The UK economy derives so much of its activity from consumer spending that greater numbers of relatively low-paid people in work may boost overall GDP growth marginally but not increase GDP per capita, which is an arguably more important metric. As has been recently reported, the recent rise in employment in the UK has not led to an increase in income tax receipts to the HMRC, which entirely supports this thesis.
The reintroduction of immigration controls to limit the number of citizens entering the UK from anywhere, including other EU countries, is pretty much inevitable. This is not because immigration per se is a bad thing but because the uncontrolled movements of people may, at times, have unforeseen adverse effects. Until economists, university professors and politicians of different persuasions grasp this, Ukip will have a free ride in the immigration debate.
Andrew Harris
Wallingford, Oxfordshire
• Still in their own English rotten boroughs It is nice to know the spirit of Dame Shirley Porter lives on in Barnet council, when an estate will be redeveloped so that only the wealthy can afford the affordable housing (At yacht parties in Cannes, councils have been selling our homes from under us, 14 October).
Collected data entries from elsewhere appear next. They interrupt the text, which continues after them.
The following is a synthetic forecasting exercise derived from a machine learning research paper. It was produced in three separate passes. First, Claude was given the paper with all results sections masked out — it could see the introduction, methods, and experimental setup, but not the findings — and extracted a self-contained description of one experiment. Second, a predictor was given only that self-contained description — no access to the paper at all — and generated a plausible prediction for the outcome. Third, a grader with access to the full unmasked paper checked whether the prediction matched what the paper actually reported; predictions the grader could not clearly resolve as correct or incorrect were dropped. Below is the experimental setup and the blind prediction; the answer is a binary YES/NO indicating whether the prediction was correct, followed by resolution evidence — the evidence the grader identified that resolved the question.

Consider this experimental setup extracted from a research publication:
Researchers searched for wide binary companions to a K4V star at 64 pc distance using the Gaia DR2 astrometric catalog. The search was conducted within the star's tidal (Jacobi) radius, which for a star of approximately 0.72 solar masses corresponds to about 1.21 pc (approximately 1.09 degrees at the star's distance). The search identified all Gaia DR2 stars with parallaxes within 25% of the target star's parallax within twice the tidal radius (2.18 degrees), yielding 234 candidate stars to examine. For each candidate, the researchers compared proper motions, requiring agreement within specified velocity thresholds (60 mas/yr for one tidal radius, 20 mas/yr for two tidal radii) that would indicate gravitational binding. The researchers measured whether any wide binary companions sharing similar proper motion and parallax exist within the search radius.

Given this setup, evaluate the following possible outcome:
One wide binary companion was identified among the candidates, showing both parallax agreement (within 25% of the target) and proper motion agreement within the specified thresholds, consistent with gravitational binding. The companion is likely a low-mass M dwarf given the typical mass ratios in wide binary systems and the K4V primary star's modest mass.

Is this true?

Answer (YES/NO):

This will help turn West Hendon ward Tory and so in response, to an objector, Cllr Tom Davey naturally says: “Those are the people we want.” And yet, in the 50-year history of the borough, the Conservatives have only once won more the half the votes, but have misruled for all but eight years.
Labour must be regretting failing to introduce preference votes, like in Scotland, for local elections, now Ukip is on the rise in their own heartlands, having been able to ignore and sideline more moderate opinions. As the party base has withered away, the metropolitan elite has been able to parachute favoured candidates into safe parliamentary seats while taking their own activists for granted. The adoption of the single transferable vote, in lower-turnout local elections, would introduce some desperately needed stability with an injection of plurality and diversity without, like the list system used for the European parliament, giving lazy extremists an easy ride.
David Nowell
New Barnet, Hertfordshire
• The pattern of Ukip’s development has for some time been predictable to students of far-right interwar history: Ukip support will grow and result in a substantial bloc of MPs in 2015 – money is coming through (from whom?), defections have begun. Many Tories, half Eurosceptic already, would ally with Ukip, more will defect, Cameron is losing control. Labour, under Miliband and Balls, has been a singularly inept opposition. The only party consistently opposing Ukip and the suicidal proposals to exit from Europe and ditch human rights are the Lib Dems, with Nick Clegg the only leader openly to challenge Farage. Many are frightened of stating publicly the real danger Ukip presents – and that may drive more people into Ukip’s ranks. Democrats must speak out and actively campaign against the highly dangerous populism of Farage.